A. Sufficiency of the Evidence

For his first point on appeal, Rogers contends that substantial evidence does not support his convictions and sentences. We treat a motion for a directed verdict as a challenge to the sufficiency of the evidence. Whitt v. State , 365 Ark. 580, 232 S.W.3d 459 (2006). When reviewing a challenge to the sufficiency of the evidence, this court assesses the evidence in the light most favorable to the State and considers only the evidence that supports the verdict. Gillard v. State , 366 Ark. 217, 234 S.W.3d 310 (2006). We will affirm a judgment of conviction if substantial evidence exists to support it. Id. Substantial evidence is evidence which is of sufficient force and character that it will, with reasonable certainty, compel a conclusion one way or the other, without resorting to speculation or conjecture. Ricks v. State , 316 Ark. 601, 873 S.W.2d 808 (1994). Further, circumstantial evidence may provide a basis to support a conviction, but it must be consistent with the defendant's guilt and inconsistent with any other reasonable conclusion. Edmond v. State , 351 Ark. 495, 95 S.W.3d 789 (2003). The credibility of witnesses is an issue for the jury and not the court. Burley v. State , 348 Ark. 422, 73 S.W.3d 600 (2002). The trier of fact is free to believe all or part of any witness's testimony and may resolve questions of conflicting testimony and inconsistent evidence. Id. Upon review, this court's role is to determine whether the jury resorted to speculation and conjecture in reaching its verdict. Ross v. State , 346 Ark. 225, 57 S.W.3d 152 (2001) ; Phillips v. State , 344 Ark. 453, 40 S.W.3d 778 (2001). Finally, "in rape cases, we have held that there is sufficient evidence to support a conviction if the victim gives 'a full and detailed accounting of the defendant's actions.' White v. State , 367 Ark. 595, 599, 242 S.W.3d 240, 249 (2006). Uncorroborated testimony of a rape victim is sufficient evidence to support a conviction. See Gillard v. State , 366 Ark. 217, 234 S.W.3d 310 (2006). Inconsistencies in the rape victim's testimony are matters of credibility that are left for the jury to resolve. See id. The jury may accept or reject testimony as it sees fit. See id. " Ward v. State , 370 Ark. 398, 400, 260 S.W.3d 292, 294-95 (2007).
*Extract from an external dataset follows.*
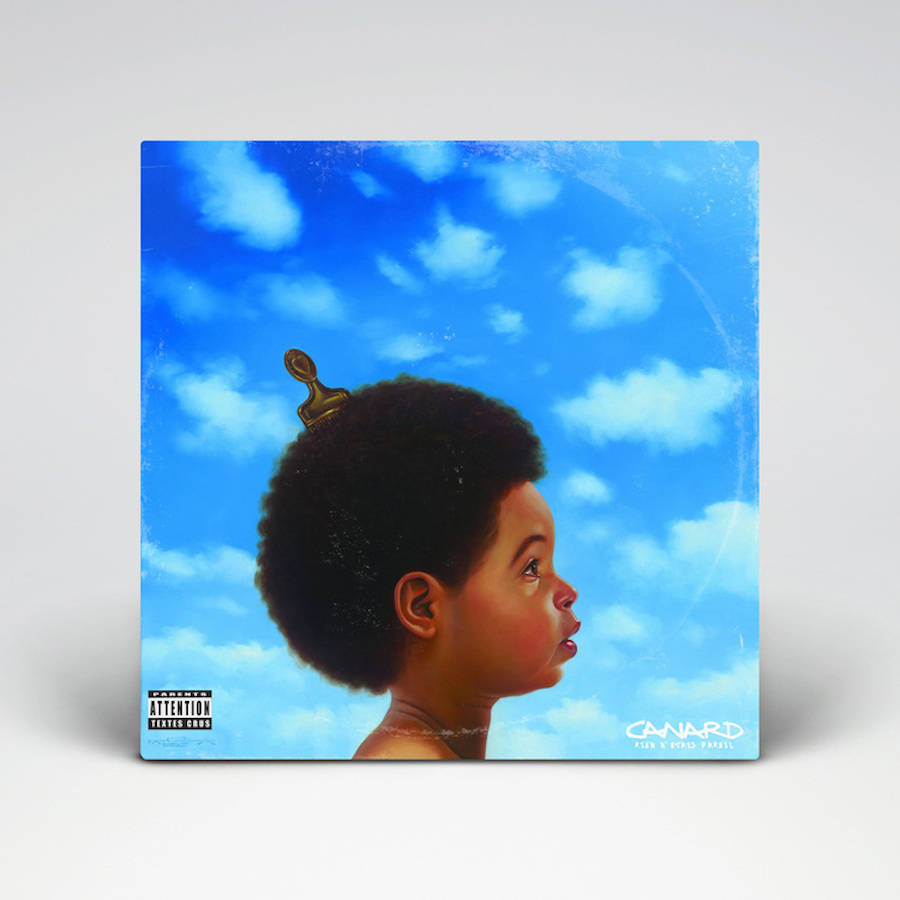 Drake - Nothing Was The Same (2013).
Rogers was convicted of rape under Ark. Code Ann. § 5-14-103, which provides in pertinent part:
(a) A person commits rape if he or she engages in sexual intercourse or deviate sexual activity with another person:
(1) By forcible compulsion;
...
(3)(A) Who is less than fourteen (14) years of age.
(4)(A) Who is a minor and the actor is the victim's:
(i) Guardian;

Ark. Code Ann. § 5-14-101, "Definitions," provides in pertinent part:

As used in this chapter:

(3) "Guardian" means a parent, stepparent, legal guardian, legal custodian, foster parent, or any person who by virtue of a living arrangement is placed in an apparent position of power or authority over a minor.
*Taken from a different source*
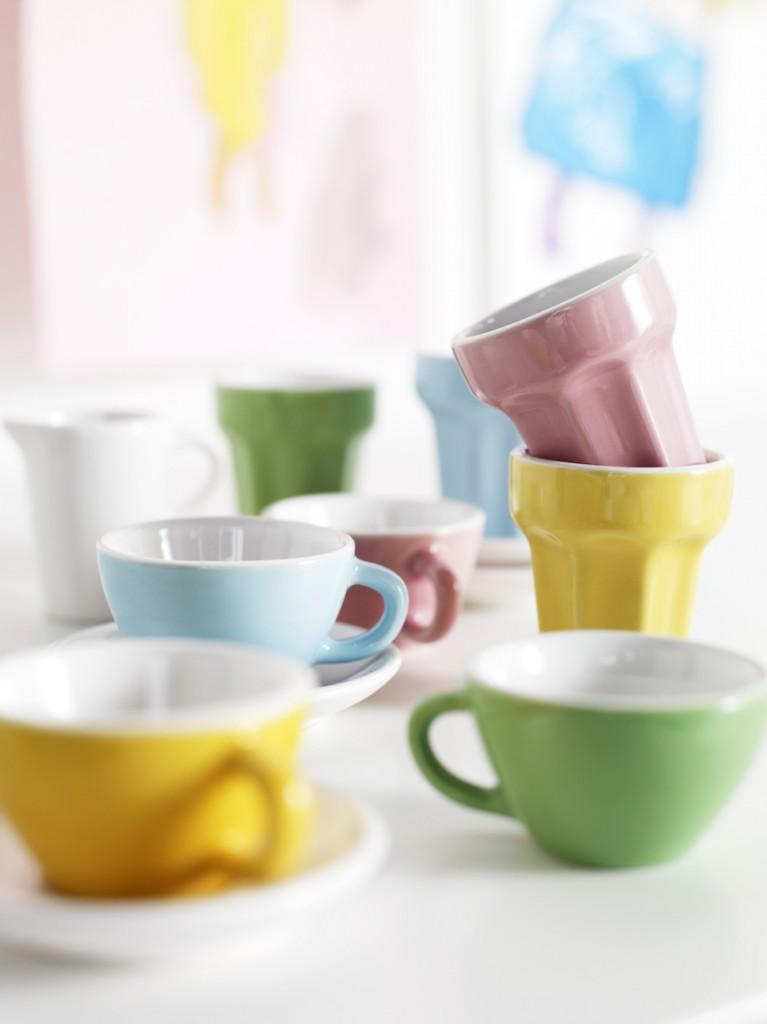 Ceramiche giocattolo Duktig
With these standards in mind we turn to Rogers's point on appeal. Rogers asserts that the State failed to present sufficient evidence to support his convictions and sentences. At trial, Rogers moved for directed verdict and renewed the motion based on his argument that

[o]n the count against Ma.B., the State failed to meet a prima facie case in that they've failed to show that Edward Rogers engaged in sexual intercourse or deviate sexual activity with Ma.B. and that Ma.B. was less than 14 years of age at the time of the alleged offense.
*840....
On the charge involving T.B., the State failed to make a prima facie case in that they failed to show that Edward Rogers engaged in sexual intercourse or deviate sexual activity with T.B. and that she was less than 18 years of age at the time of the alleged offense. And that Mr. Rogers was ... [T.B.'s] guardian.
....
I'm gonna make the next two motions because they are the same as the T.B. But the State has failed to make a prima facie case that Edward Rogers engaged in sexual intercourse or deviate sexual activity with either Mi.B. or L.W., and that Mi.B. and L.W. were less than 18 years of age at the time of the alleged offense. And that Mr. Rogers was Mi.B.'s or L.W.'s guardian.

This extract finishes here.